- **Source excerpt**
-- BEGIN --

# Great day shooting with our Godson Conor and his brother Jonas



## Tag (Jun 11, 2014)

It just doesn't get much better than a day out in the sun shooting slingshots with the guys.






View attachment 218474


----------



## Ibojoe (Mar 13, 2016)

Looks fun! They are the future, thanks for bringing them up slingin!


----------



## Jolly Roger (Aug 14, 2017)

My younger brother of 60 yrs. has started shooting with me when he comes by several times a week. He didn't take to it a year ago when I gave him a slingshot I bought off ebay. But a couple of months ago I gave him my Pocket Predator Tac Hammer and he now carries it in his truck and brings it out with him when he gets here. We've also been sitting on the front porch with BB shooters shooting at various targets with Daisy Red BBs from Walmart. I've noticed my accuracy improving since shooting with someone else. The competition element seems to kick in. Especially since it seems he has progressed much faster than I did. I think the suggestions I've given him and his shooting only one specific slingshot has a big bearing on that.


----------



## BC-Slinger (Jan 6, 2013)

Looks like a fun day to me. ! :naughty:

Cheers

Matt


----------



## Kalevala (Jul 20, 2014)

Nice :thumbsup:

Would be fun to shoot outside the house but we still have 50 cm snow and temperature -10°C.


----------



## NaturalFork (Jan 21, 2010)

Looks like an awesome time!


----------



## Tag (Jun 11, 2014)

Their is 4 young men In Conor’s family, and I’m proud to be part of their family. We have a great time shooting, at targets


----------

-- END --

Transcribe the slingshot thread above word for word, between "## Jolly Roger" and "bearing on that.", inclusive.

- **Information provided**
-- BEGIN --

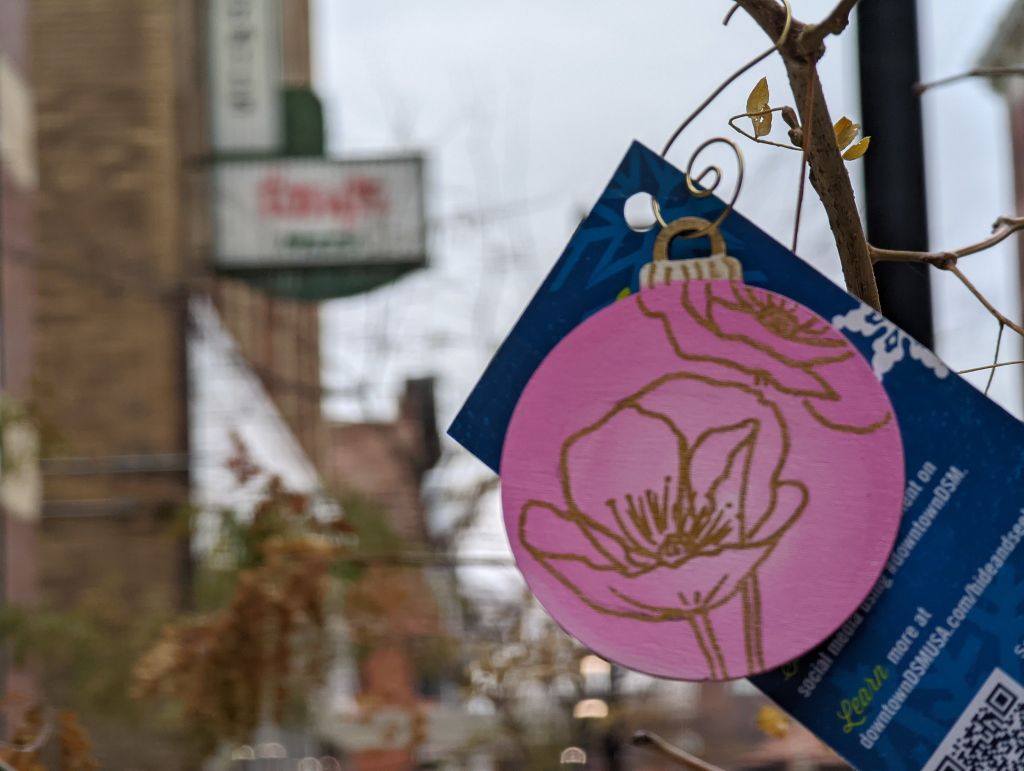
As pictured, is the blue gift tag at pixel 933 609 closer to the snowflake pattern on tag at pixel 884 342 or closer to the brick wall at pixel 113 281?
Result: the snowflake pattern on tag at pixel 884 342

-- END --

- **Solution to the exercise**
## Jolly Roger (Aug 14, 2017)

My younger brother of 60 yrs. has started shooting with me when he comes by several times a week. He didn't take to it a year ago when I gave him a slingshot I bought off ebay. But a couple of months ago I gave him my Pocket Predator Tac Hammer and he now carries it in his truck and brings it out with him when he gets here. We've also been sitting on the front porch with BB shooters shooting at various targets with Daisy Red BBs from Walmart. I've noticed my accuracy improving since shooting with someone else. The competition element seems to kick in. Especially since it seems he has progressed much faster than I did. I think the suggestions I've given him and his shooting only one specific slingshot has a big bearing on that.